::: Выбранный отрывок :::

И ведь слово-то «прокурор» какое хорошее, оно из латинского «прокураре» вышло. А «прокураре» — это значит: надзирать, заботиться. Заботиться о правильном применении законов. Вот, пожалуйста, статья 15-я: «Суд, прокурор, следователь и лицо, производящее дознание, обязаны принять все предусмотренные законом меры для всестороннего, полного и объективного исследования обстоятельств дела, выявить как уличающие, так и оправдывающие обвиняемого, а также отягощающие и смягчающие вину обстоятельства». А вот и еще одна статья, 18-я: «Прокурор обязан во всех стадиях уголовного судопроизводства своевременно принимать предусмотренные законом меры к устранению всяких нарушений закона, от кого бы эти нарушения ни исходили». Закон — вот ведь чему нужно служить во имя нормальной жизни людей!
И выходит, что прокурор хотя и обвиняет, но не враг он подсудимому. А беззаконию — враг! И преступлению, которое в высшей мере беззаконие есть. Человек же, сидящий перед вами между конвойными, — пока что лишь подсудимый. И пока он такой же человек, как и вы, имеющий в судебном разбирательстве равные с вами права (статья 250). Вы Виктор Петровик — он Виктор Петрович. Пока.

::: Данные :::

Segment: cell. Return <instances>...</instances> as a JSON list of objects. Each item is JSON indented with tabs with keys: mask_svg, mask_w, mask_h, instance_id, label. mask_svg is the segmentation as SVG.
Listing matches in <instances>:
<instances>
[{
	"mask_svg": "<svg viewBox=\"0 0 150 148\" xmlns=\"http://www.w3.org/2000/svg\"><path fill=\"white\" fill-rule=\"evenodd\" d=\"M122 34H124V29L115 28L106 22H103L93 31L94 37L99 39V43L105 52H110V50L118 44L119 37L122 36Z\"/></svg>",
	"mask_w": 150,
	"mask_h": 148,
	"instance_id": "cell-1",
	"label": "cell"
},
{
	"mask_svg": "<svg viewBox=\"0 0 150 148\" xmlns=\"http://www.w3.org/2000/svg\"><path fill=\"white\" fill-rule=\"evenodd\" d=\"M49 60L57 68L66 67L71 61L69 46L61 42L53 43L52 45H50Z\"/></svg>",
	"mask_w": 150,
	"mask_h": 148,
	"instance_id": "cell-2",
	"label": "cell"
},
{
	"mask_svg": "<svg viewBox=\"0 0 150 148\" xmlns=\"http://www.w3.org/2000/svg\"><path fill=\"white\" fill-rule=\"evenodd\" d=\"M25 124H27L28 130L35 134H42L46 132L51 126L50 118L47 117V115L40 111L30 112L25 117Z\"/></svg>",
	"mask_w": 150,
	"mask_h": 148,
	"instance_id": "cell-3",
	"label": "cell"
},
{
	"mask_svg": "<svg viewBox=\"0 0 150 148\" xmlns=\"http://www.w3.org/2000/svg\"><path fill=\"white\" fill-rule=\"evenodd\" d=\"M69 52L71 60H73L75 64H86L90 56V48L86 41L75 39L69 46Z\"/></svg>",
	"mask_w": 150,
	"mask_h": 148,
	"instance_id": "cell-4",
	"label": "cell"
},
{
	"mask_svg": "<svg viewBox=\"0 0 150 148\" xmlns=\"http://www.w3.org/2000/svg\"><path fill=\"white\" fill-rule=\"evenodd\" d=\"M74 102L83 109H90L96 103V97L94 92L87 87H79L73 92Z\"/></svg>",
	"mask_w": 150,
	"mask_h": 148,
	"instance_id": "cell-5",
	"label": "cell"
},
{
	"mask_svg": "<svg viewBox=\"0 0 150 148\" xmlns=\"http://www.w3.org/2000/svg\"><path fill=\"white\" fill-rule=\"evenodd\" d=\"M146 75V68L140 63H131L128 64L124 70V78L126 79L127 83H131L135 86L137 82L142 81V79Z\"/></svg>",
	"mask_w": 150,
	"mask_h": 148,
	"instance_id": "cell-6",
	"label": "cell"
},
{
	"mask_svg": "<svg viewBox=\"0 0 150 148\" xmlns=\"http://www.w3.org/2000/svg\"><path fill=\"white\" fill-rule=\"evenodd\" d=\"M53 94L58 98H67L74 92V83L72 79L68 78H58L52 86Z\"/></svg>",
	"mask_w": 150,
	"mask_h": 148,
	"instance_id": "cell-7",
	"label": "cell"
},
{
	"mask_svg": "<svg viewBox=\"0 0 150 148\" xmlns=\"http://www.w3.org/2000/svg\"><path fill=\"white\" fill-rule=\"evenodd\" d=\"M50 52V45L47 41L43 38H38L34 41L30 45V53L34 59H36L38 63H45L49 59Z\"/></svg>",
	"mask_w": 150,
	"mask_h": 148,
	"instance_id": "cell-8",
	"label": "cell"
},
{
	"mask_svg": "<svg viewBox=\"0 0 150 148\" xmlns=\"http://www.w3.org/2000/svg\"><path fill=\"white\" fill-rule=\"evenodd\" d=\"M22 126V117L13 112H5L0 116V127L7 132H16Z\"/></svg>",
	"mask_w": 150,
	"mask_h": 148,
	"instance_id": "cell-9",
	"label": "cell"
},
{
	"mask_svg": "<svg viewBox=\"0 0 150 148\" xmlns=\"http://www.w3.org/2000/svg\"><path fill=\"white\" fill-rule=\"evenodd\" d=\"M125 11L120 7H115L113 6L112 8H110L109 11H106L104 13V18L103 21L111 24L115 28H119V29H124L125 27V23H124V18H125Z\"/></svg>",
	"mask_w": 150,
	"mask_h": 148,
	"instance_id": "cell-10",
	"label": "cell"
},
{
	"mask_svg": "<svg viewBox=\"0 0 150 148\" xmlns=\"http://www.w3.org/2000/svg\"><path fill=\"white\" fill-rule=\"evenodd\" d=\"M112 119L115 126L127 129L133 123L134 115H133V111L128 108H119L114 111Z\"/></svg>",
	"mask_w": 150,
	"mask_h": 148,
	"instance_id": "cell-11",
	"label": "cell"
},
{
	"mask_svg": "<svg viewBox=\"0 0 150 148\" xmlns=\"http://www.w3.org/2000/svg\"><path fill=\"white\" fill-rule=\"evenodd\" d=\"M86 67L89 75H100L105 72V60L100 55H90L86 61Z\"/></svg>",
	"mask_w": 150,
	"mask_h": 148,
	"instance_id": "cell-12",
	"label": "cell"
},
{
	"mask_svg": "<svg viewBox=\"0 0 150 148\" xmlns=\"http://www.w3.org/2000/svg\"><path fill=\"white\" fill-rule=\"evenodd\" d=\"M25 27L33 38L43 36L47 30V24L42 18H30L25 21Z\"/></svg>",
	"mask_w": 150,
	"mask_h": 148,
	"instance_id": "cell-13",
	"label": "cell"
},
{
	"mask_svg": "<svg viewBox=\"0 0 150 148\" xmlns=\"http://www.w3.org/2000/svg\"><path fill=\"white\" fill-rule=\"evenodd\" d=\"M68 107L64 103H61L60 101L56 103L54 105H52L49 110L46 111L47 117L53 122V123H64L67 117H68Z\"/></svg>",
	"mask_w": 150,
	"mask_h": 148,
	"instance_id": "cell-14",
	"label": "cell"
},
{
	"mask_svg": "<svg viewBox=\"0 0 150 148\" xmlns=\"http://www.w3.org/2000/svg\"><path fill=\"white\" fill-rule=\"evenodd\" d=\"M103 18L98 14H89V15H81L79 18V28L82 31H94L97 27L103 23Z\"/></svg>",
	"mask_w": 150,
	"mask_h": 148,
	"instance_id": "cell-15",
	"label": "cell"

:::

Задания:
#1 Перескажите короче абзац отрывка, начинающийся словами «И выходит, что прокурор», и сохраните его главные мысли.
#2 Выпишите из записей все строки, в которых встречается слово «instances».
Отрывок и записи никак не связаны между собой.

Ответы:
#1 Прокурор обвиняет, но он не враг подсудимому. Он враг беззаконию и преступлению как высшей мере беззакония. Человек между конвойными пока лишь подсудимый. Он такой же человек, как и вы, и в судебном разбирательстве у него равные с вами права (статья 250).

#2
Segment: cell. Return <instances>...</instances> as a JSON list of objects. Each item is JSON indented with tabs with keys: mask_svg, mask_w, mask_h, instance_id, label. mask_svg is the segmentation as SVG.
Listing matches in <instances>:
<instances>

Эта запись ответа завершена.